Strange Night Walleye 8/5/16

7 08 2016

Ever have one of those nights where you just know nothing is going to go right?  That nagging feeling where something feels off?  Like maybe you should have just stayed home?  Well tonight was one of those nights.  I can’t pin that nagging feeling on any particular thought but I just knew it was going to be a strange night.

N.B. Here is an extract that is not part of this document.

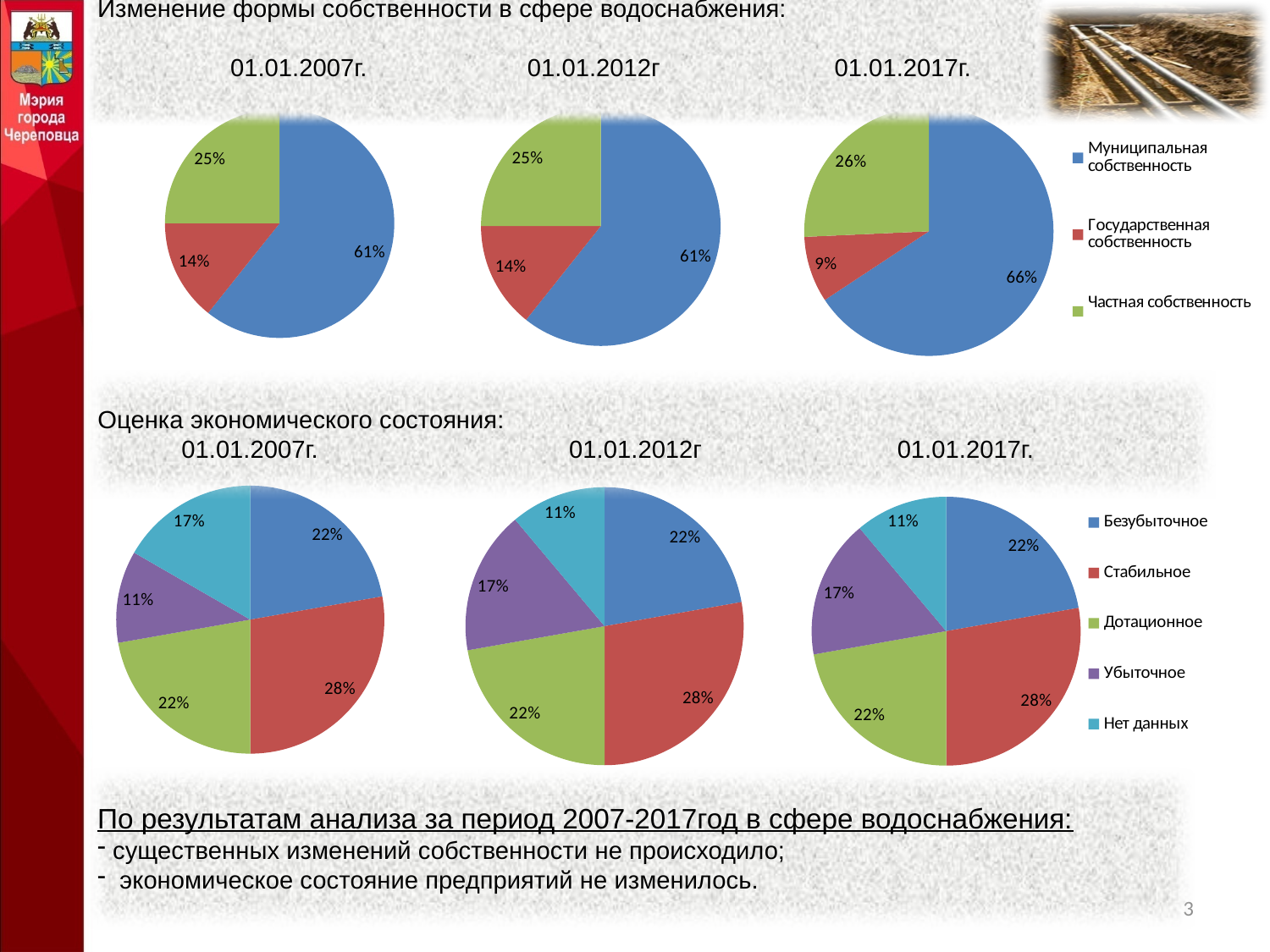
In the economic-condition pie chart for 01.01.2012, which category has the largest share? Стабильное How many categories does the legend of the economic-condition pie charts list? 5 By how many percentage points did the municipal property share change between the 01.01.2012 and 01.01.2017 ownership-form pie charts? 5 percentage points In the economic-condition pie chart for 01.01.2007, which is larger: 'Убыточное' or 'Нет данных'? Нет данных How many series does the legend of the ownership-form pie charts list? 3 In the ownership-form pie chart for 01.01.2017, what share is municipal property (Муниципальная собственность)? 66% In the ownership-form pie chart for 01.01.2007, what share is state property (Государственная собственность)? 14% In the economic-condition pie chart for 01.01.2017, what share is 'Нет данных'? 11% In the ownership-form pie chart for 01.01.2017, which category has the smallest share? Государственная собственность What type of charts are shown on the slide? Pie charts In the ownership-form pie chart for 01.01.2012, which category has the largest share? Муниципальная собственность In the economic-condition pie chart for 01.01.2007, what share is 'Стабильное'? 28%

I arrived on the water just before 9:00 pm.  The water was still clear and there were hardly any weeds.  So far so good.  About 10 minutes in I had my first walleye on and unfortunately I lost him as I was flipping him in.  No big deal, it’s happened before and it will happen again.  Shortly after that I had another fish on but it was no walleye.  It took me awhile to get him to the surface but when I did my thoughts as to what it was were confirmed, Muskie.  There are two fish I never want to deal with out here, a sturgeon and a muskie.  One because he is too damn big, the other because he has too many teeth.  This one was hooked well too (on a 50 cent tin spoon no less), right in the top of the jaw.  Normally I try to keep him in the water and just try to remove the lure with a pair of pliers.  There wasn’t much of a chance for that so I netted him, or at least I tried to.  Once I got him in the net, it broke.  It took some doing but I eventually got the hook out of him.  This is when things got interesting.  I dropped the lure into the bottom of the boat, or so I thought.  The leader fell over the side and drifted back into my prop.  I saw the leader peel out of the boat and I quickly killed the engine.  So there I was, drifting downstream, 3 tangled leaders, one in the prop and a 30 inch muskie in my hand.  First things first, I released the muskie and got the leader out of my prop.  I replaced the leader that was all chewed up by the prop and teeth, pointed my boat back north and started fishing again.

By now the sun had set and the wind was slowly shifting from west to NW.  It was a light wind at first but eventually it sped up to around 15 mph.  Boat control was interesting once that happened.  I could point my boat straight north and still move sideways from west to east.  If I wasn’t careful I would be headed downstream in a hurry.  I fought through it though and managed to pick up a couple of walleye before I hooked into 20+ inches of line tangling fury, a smallmouth.  I wasn’t taking any chances tonight, especially after my last incident.  I got my other two leaders in and then I concentrated on getting the fish in.  It took awhile but eventually I got him to the boat and released.  It was way to dark for a decent picture so I just let him go.  I had drifted downstream some so I motored back up to where I wanted to be and got back to the walleye.  By now I had two in the cooler and was debating quitting because of the wind.  Fishing isn’t any fun when you are constantly battling the conditions.  While I was assessing my options I hooked what turned out to be about 100 feet of spider wire and all the crap that had collected around it.  What a mess.  I finally got that straightened around and I was seriously debating just giving up when I had another fish.  It turned out to be a channel cat, why these things took up residence in the channel is still a mystery to me.  This was starting to get annoying, I was catching more of what I didn’t want instead of what I did want.  It was at that point that I hooked and landed my 3rd walleye for the evening.  It never ceases to amaze me how catching another fish can give you just enough incentive to stay out a little longer.  I told myself that I would stick it out until I got a 4th.  About 10 minutes later I did and was headed in.  I thought about trying for a 5th but I wasn’t going to push my luck.  A lot of things went wrong tonight (I won’t even go into the boat that cut me off) and I didn’t see a need to press it.  I still had that nagging feeling that I should get off the water.  With no moon or cloud cover it was very dark and I was the only boat out.  Discretion is the better part of valor and so I headed in.  There will be better days.

Huh…I just noticed this in the picture.  The rear hook on the #9 Rapala is gone.  Wonder when that happened?